The day before Giuliani appeared before the panel, one of his commissioners testified that he had opposed the decision to put what was widely known as “Rudy’s bunker” in a high-rise. But no one posed any embarrassing questions to the ex-mayor about the decision.

Asked about the chain of command during the emergency, Giuliani declared: “The line of authority is clear. The mayor is in charge. That’s why people elect the mayor.” He further insisted that “there was no problem of coordination on September 11” between the city’s fire and police departments.

During his meanderings on that day, however, Giuliani did little other than appear repeatedly before the television cameras. As for his claim about coordination between the police and firefighters, it was directly contradicted by the commission’s own draft report. The document cited evidence that lack of coordination “hampered the city’s ability to respond well in emergency situations.” It added: “We are unaware of any communications among” the heads of the police and fire departments on September 11.

The day before Giuliani appeared before the panel, his police and fire commissioners testified. Both of these men are now employees at Giuliani Partners, a firm that markets corporate security services.

Former police commissioner Bernard Kerik, who was elevated to the post from the rank of third-grade detective after serving as Giuliani’s bodyguard and chauffer during his 1993 mayoral election campaign, largely stonewalled the commission, telling panel members they should direct their questions to the current city administration. Kerik’s dog-like political loyalty earned him a short stint with the US occupation authorities in Iraq, where he headed the abortive effort to form an Iraqi police force.

Thomas Von Essen, the former fire commissioner, was named to that post after serving as president of the firefighters union and backing Giuliani’s candidacy. He was widely loathed by rank-and-file members of the fire department. Von Essen, like Kerik, offered testimony that was both obtuse and hostile.

The grotesque flattery with which the panel treated Giuliani provoked increasing disquiet and murmurs of protest within the audience. The frustration with the panel’s kid-gloves approach to the former mayor boiled over after Giuliani claimed that the deaths of at least 121 firefighters in the World Trade Center’s north tower—the second to be hit by a hijacked airliner—were the result of their “standing their ground” against terrorism and “interpreting an evacuation order the way a brave rescue worker would interpret an evacuation order, which is to first get the civilians out and then get yourself out.”

In Giuliani’s book Leadership, authored as part of his bid to cash in on the September 11 attacks, the ex-mayor advanced the same thesis somewhat more crudely, comparing the firefighters to a captain who elects to “go down with the ship.”

This claim contradicts the testimony of virtually everyone who survived the rescue effort at the World Trade Center that faulty communications equipment prevented those in the tower from ever hearing the order to evacuate. It has, moreover, been established that virtually all of the civilians on the floors that could be reached had already gotten out.

WHAT TO PRODUCE: Reproduce the passage on Giuliani's testimony word for word, between "During his meanderings" and "on September 11.", inclusive.

DATASET CONTENT:
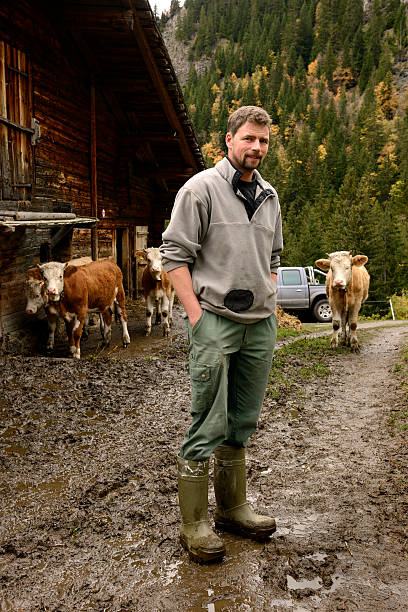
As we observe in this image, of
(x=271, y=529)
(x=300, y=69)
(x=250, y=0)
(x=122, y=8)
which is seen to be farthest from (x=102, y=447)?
(x=250, y=0)

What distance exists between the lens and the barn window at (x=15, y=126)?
8109mm

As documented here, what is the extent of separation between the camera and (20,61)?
8.63 metres

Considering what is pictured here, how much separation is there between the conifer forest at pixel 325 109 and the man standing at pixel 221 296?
32605mm

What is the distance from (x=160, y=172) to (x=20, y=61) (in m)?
8.67

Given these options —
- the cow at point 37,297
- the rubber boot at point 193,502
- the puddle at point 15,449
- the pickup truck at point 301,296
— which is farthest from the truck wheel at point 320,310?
the rubber boot at point 193,502

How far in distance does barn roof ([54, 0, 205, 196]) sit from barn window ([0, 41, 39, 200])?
5.95 ft

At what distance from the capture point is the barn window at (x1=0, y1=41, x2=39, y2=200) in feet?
26.6

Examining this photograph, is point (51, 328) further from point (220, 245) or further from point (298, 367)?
point (220, 245)

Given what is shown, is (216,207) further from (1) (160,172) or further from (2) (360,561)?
(1) (160,172)

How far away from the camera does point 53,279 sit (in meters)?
8.20

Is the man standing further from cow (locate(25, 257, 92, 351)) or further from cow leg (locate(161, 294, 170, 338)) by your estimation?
cow leg (locate(161, 294, 170, 338))

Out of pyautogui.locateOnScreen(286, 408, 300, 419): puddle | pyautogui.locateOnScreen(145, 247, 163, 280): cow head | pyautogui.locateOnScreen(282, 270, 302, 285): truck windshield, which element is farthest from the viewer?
pyautogui.locateOnScreen(282, 270, 302, 285): truck windshield

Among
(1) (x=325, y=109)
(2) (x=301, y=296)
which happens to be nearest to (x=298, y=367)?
(2) (x=301, y=296)

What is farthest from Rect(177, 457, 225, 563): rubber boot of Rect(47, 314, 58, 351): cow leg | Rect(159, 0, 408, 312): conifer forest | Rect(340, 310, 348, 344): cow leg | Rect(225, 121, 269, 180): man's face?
Rect(159, 0, 408, 312): conifer forest
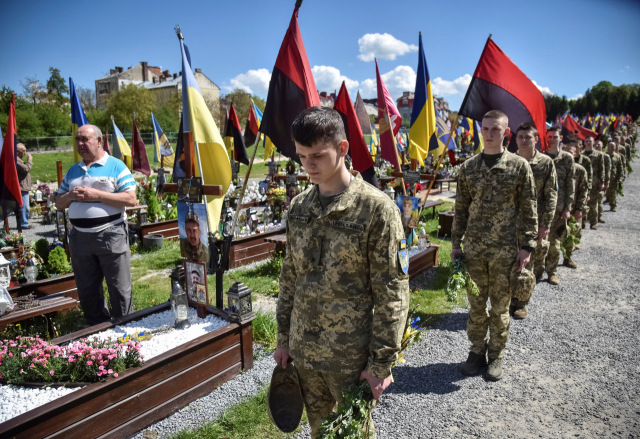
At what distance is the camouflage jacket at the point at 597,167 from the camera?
30.8 feet

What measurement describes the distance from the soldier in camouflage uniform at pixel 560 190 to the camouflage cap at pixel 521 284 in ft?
10.9

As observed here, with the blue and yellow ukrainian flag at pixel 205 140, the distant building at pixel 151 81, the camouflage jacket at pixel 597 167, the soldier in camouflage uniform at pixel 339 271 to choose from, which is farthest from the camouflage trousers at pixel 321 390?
the distant building at pixel 151 81

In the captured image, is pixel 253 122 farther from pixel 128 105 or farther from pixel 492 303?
pixel 128 105

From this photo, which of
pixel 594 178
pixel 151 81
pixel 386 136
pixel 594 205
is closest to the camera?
pixel 386 136

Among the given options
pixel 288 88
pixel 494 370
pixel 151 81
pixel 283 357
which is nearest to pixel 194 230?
pixel 288 88

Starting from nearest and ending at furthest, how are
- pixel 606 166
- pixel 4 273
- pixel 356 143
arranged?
pixel 4 273, pixel 356 143, pixel 606 166

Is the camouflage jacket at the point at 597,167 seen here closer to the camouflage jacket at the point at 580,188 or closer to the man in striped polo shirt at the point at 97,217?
the camouflage jacket at the point at 580,188

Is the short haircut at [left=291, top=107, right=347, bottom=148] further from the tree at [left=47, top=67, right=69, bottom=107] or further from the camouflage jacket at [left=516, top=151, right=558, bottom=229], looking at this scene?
the tree at [left=47, top=67, right=69, bottom=107]

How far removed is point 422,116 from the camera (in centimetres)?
661

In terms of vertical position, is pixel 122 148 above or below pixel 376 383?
above

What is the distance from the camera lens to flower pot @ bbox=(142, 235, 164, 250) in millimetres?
8070

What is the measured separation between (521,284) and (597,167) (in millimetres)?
7901

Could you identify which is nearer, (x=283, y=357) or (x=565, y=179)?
(x=283, y=357)

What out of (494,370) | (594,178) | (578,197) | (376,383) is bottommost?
(494,370)
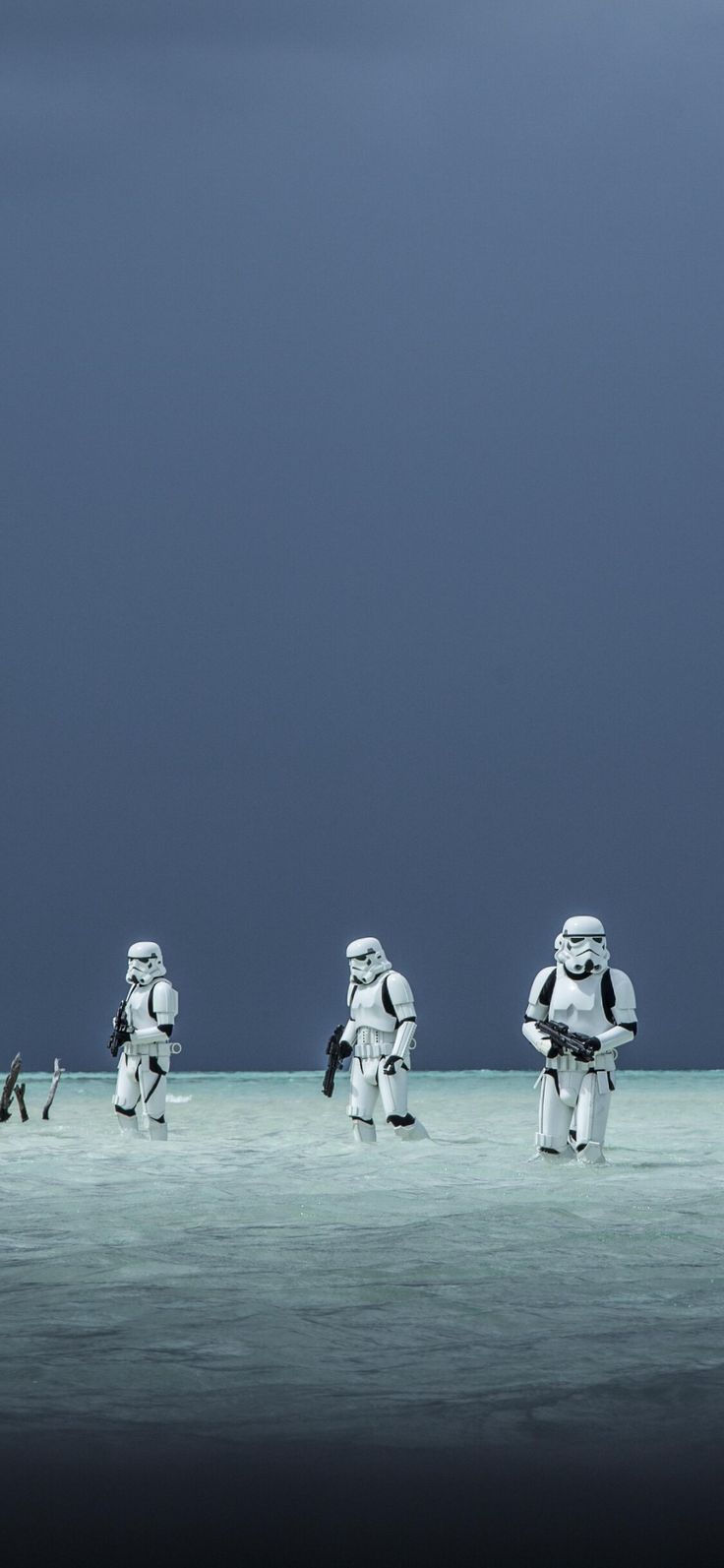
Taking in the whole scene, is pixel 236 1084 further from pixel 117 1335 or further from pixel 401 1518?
pixel 401 1518

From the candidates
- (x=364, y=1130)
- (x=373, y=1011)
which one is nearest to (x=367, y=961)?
(x=373, y=1011)

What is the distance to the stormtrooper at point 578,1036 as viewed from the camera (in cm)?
909

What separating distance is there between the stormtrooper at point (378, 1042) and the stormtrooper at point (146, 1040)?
128 cm

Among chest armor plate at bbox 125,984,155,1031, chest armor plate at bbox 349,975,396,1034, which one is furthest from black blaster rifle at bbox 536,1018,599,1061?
chest armor plate at bbox 125,984,155,1031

FULL OUTPUT:
During his meanderings on that day, however, Giuliani did little other than appear repeatedly before the television cameras. As for his claim about coordination between the police and firefighters, it was directly contradicted by the commission’s own draft report. The document cited evidence that lack of coordination “hampered the city’s ability to respond well in emergency situations.” It added: “We are unaware of any communications among” the heads of the police and fire departments on September 11.